Considering the disruption of daily business combined with a boost from the stimulus package, the CBO’s “very preliminary estimates” point to a drop in gross domestic product (GDP) exceeding 7 percent in Q2 2020. 

“If that happened, the decline in the annualized growth rate reported by the Bureau of Economic Analysis would be about four times larger and would exceed 28 percent. Those declines could be much larger, however,” he said. 

There were more than 3.3 million new unemployment claims reported on March 26. The Q2 unemployment rate “is expected to exceed 10 percent during the second quarter, in part reflecting the ... claims reported on March 26 and the 6.6 million new claims reported this morning [Thursday, April 2].” 

The CBO indicated that new claims filed April 2 were 10 times higher than in any single week from 2007-09, during the financial crisis and recession.

“CBO’s economic projections, especially for later periods, are highly uncertain at this time. To estimate the costs of legislation that is especially sensitive to economic conditions, such as provisions affecting unemployment insurance benefits, CBO is taking into account as much economic information as possible,” the CBO director said in the post. 

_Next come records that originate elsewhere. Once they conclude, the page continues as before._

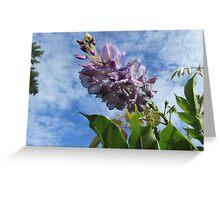Unusual wisteria blooms in August Greeting Card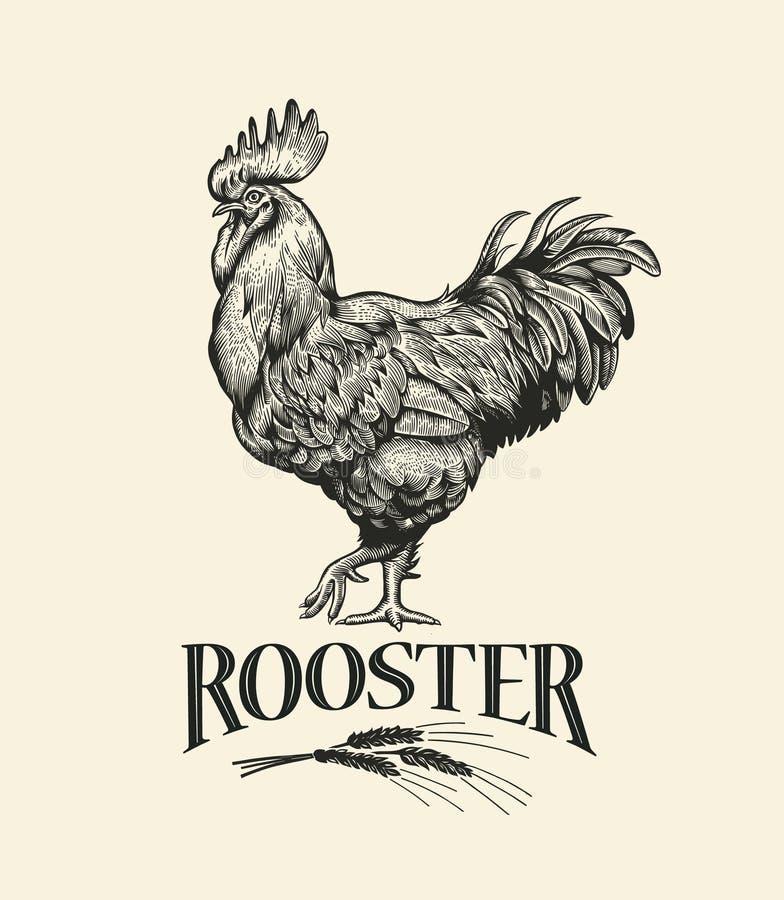 Gallo Ejemplo del gallo en estilo del grabado del vintage Etiqueta del grunge del gallo stock de ilustración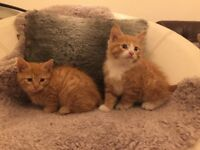 Adorable Ginger Tabbies - Cutest in Town - Ready for new home!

A preliminary cost estimate of H.R. 6201 — the Families First Coronavirus Response Act — is being released by the CBO this week. H.R. 6201 was computed based on a 12 percent Q2 unemployment rate.

The projections also considered social distancing compliance and “the possibility of later outbreaks of the virus.” 

Restaurants are especially struggling from the financial woes that have come with the coronavirus. The latest edition of PYMNTS’ COVID-19 Brief series shows that the share of consumers dining at sit-down restaurants had declined 85.2 percent since the pandemic began, dropping 52.3 percent in 11 days.